1934 Masters Tournament
- Front cover of the 1934 Masters Official program

Tournament information
- Dates: March 22–25, 1934
- Location: Augusta, Georgia, U.S. 33°30′11″N 82°01′12″W﻿ / ﻿33.503°N 82.020°W
- Course: Augusta National Golf Club
- Organized by: Augusta National Golf Club
- Tour: PGA Tour

Statistics
- Par: 72
- Length: 6,700 yards (6,126 m)
- Field: 72 players
- Cut: None
- Prize fund: $5,000
- Winner's share: $1,500

Champion
- Horton Smith
- 284 (−4)
- Augusta National Location in the United States Augusta National Location in Georgia

= 1934 Masters Tournament =

The 1934 Masters Tournament was the first Masters Tournament, held March 22–25 at Augusta National Golf Club in Augusta, Georgia, United States. It was officially known as the "Augusta National Invitation Tournament" for its first five editions, but informally as the Masters from the start.

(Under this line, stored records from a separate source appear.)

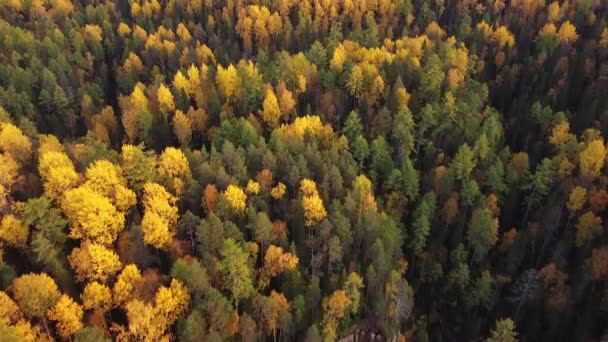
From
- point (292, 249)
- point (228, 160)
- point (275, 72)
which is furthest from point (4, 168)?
point (275, 72)

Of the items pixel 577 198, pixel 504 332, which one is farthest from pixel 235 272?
pixel 577 198

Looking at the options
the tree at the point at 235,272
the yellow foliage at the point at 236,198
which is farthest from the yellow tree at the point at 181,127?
the tree at the point at 235,272

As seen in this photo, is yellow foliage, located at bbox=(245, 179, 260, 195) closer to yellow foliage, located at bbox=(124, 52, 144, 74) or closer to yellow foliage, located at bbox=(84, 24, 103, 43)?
yellow foliage, located at bbox=(124, 52, 144, 74)

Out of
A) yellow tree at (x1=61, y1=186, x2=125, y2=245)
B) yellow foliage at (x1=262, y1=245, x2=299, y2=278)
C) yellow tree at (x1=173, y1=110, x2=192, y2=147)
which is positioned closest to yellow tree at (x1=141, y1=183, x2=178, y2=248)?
yellow tree at (x1=61, y1=186, x2=125, y2=245)

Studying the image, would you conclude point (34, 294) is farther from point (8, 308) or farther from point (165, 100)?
point (165, 100)

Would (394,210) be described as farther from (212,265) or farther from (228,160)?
(212,265)

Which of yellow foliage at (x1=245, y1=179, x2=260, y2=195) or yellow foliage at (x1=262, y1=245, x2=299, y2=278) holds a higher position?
yellow foliage at (x1=245, y1=179, x2=260, y2=195)
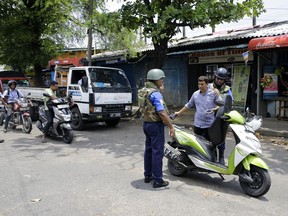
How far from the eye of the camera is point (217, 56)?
13898 millimetres

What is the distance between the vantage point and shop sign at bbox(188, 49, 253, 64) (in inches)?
514

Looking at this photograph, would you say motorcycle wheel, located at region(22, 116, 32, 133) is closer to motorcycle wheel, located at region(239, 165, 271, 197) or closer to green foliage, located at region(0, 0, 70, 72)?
green foliage, located at region(0, 0, 70, 72)

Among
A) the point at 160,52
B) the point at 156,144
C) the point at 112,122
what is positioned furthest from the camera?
the point at 160,52

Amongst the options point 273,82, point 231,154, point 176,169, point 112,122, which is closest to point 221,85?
point 231,154

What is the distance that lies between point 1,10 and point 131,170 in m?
13.9

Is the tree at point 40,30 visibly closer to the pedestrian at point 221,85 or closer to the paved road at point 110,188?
the paved road at point 110,188

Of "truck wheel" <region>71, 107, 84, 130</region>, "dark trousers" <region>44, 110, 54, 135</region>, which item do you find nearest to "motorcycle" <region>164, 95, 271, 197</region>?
"dark trousers" <region>44, 110, 54, 135</region>

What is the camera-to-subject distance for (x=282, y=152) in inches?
286

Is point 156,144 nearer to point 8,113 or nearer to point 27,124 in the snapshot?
point 27,124

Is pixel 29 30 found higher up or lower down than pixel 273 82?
higher up

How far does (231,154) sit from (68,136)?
4.96 metres

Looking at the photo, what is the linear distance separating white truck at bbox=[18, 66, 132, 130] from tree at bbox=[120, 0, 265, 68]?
186 cm

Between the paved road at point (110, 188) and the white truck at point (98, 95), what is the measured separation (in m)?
2.55

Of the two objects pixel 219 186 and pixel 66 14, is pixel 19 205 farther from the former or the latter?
pixel 66 14
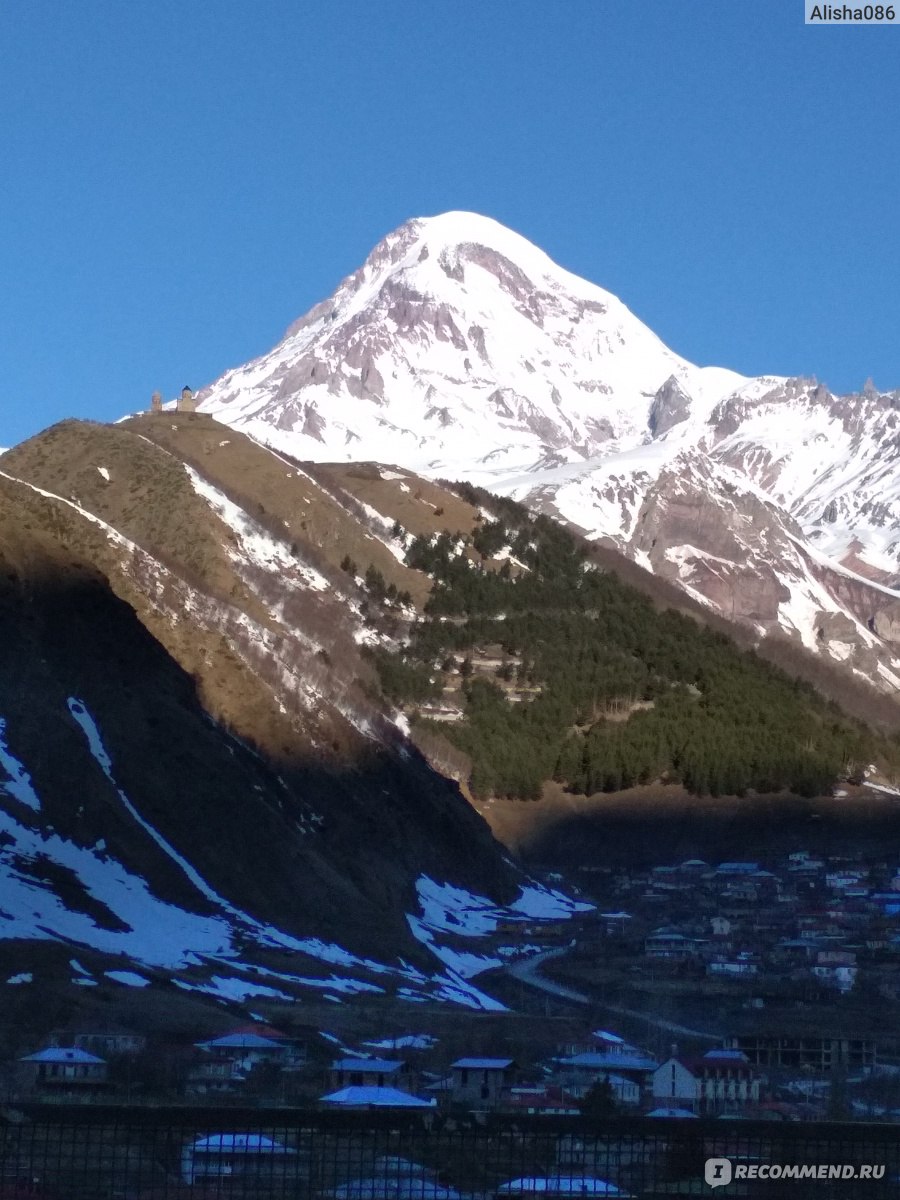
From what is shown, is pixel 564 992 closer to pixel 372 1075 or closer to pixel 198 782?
pixel 198 782

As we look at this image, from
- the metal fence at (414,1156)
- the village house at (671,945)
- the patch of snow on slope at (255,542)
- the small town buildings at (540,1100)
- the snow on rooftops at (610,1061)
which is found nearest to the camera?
the metal fence at (414,1156)

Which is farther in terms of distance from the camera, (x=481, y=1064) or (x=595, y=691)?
(x=595, y=691)

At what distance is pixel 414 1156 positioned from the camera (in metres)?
43.8

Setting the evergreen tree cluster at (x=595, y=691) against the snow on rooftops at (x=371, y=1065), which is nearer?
the snow on rooftops at (x=371, y=1065)

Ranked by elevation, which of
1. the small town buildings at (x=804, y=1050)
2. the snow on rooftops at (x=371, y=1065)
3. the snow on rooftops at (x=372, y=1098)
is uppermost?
the small town buildings at (x=804, y=1050)

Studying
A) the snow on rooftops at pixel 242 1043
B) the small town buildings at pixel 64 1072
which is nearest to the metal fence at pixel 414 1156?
the small town buildings at pixel 64 1072

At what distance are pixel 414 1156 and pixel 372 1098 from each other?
8.05 meters

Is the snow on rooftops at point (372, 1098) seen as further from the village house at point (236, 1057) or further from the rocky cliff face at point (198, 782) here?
the rocky cliff face at point (198, 782)

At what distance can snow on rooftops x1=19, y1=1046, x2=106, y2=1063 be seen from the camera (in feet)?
177

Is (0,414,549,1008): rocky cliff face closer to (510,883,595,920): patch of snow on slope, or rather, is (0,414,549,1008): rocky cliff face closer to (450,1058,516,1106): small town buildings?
Result: (510,883,595,920): patch of snow on slope

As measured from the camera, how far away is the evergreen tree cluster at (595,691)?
155250mm

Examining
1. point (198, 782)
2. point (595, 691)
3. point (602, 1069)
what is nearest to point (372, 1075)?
point (602, 1069)

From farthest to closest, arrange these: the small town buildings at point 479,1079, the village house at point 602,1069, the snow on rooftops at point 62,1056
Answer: the village house at point 602,1069 < the small town buildings at point 479,1079 < the snow on rooftops at point 62,1056

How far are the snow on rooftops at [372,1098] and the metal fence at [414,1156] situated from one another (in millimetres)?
4916
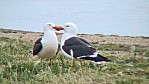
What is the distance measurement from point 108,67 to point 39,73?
5.16ft

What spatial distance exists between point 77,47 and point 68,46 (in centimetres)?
25

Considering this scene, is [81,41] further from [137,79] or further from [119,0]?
[119,0]

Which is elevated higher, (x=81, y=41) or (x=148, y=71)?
(x=81, y=41)

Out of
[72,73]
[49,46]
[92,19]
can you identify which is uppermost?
[92,19]

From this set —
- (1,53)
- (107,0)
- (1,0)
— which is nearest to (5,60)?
(1,53)

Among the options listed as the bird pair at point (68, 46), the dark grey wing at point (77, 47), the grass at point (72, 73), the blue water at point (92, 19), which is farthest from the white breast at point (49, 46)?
the blue water at point (92, 19)

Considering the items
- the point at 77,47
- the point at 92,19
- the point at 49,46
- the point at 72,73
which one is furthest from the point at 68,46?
the point at 92,19

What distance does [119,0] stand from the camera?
65.6m

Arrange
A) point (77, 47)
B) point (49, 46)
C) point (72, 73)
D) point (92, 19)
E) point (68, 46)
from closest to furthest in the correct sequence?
point (72, 73)
point (77, 47)
point (68, 46)
point (49, 46)
point (92, 19)

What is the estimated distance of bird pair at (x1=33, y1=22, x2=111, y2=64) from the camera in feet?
24.7

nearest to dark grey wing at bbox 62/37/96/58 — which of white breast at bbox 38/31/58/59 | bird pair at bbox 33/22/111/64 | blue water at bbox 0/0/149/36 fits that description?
bird pair at bbox 33/22/111/64

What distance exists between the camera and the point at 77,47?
307 inches

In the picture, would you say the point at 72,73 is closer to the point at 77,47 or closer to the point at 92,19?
the point at 77,47

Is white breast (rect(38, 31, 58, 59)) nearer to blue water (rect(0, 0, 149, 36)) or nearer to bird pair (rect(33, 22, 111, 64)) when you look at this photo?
bird pair (rect(33, 22, 111, 64))
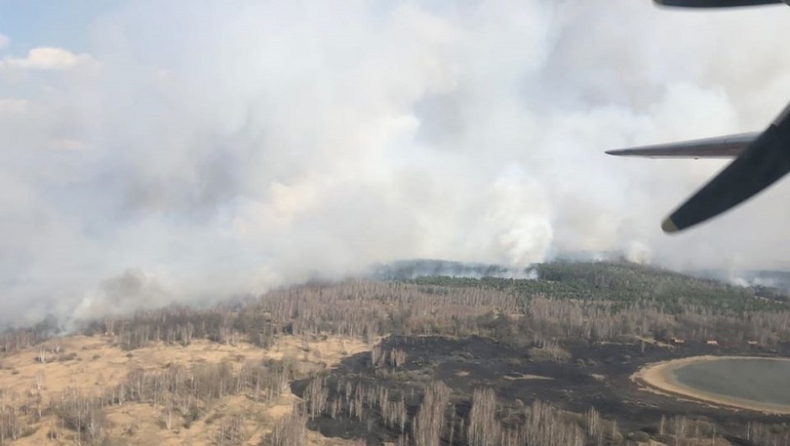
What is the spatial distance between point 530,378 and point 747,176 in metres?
62.6

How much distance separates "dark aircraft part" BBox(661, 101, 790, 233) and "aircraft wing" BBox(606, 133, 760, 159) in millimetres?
1483

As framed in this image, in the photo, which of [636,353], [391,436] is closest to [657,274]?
[636,353]

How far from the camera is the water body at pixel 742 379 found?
56812 millimetres

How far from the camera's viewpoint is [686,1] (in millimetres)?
4844

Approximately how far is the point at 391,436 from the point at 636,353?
45691 millimetres

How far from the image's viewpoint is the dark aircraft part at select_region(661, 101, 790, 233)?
4.32 metres

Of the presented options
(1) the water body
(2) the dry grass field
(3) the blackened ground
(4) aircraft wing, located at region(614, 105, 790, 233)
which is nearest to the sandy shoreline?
(1) the water body

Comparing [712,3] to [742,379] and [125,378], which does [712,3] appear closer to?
[125,378]

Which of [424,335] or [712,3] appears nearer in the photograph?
[712,3]

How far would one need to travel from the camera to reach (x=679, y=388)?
5853 centimetres

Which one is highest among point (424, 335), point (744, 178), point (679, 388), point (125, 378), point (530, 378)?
point (744, 178)

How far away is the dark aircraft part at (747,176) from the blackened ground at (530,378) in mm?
41779

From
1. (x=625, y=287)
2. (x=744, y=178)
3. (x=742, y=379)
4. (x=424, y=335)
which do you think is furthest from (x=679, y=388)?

CBS Radio broadcast updates daily, making this the second golf tournament to be broadcast live. The sportscaster was Herbert H. Ramsay, former U.S. Golf Association president. This tournament also marked the return of Bobby Jones from retirement.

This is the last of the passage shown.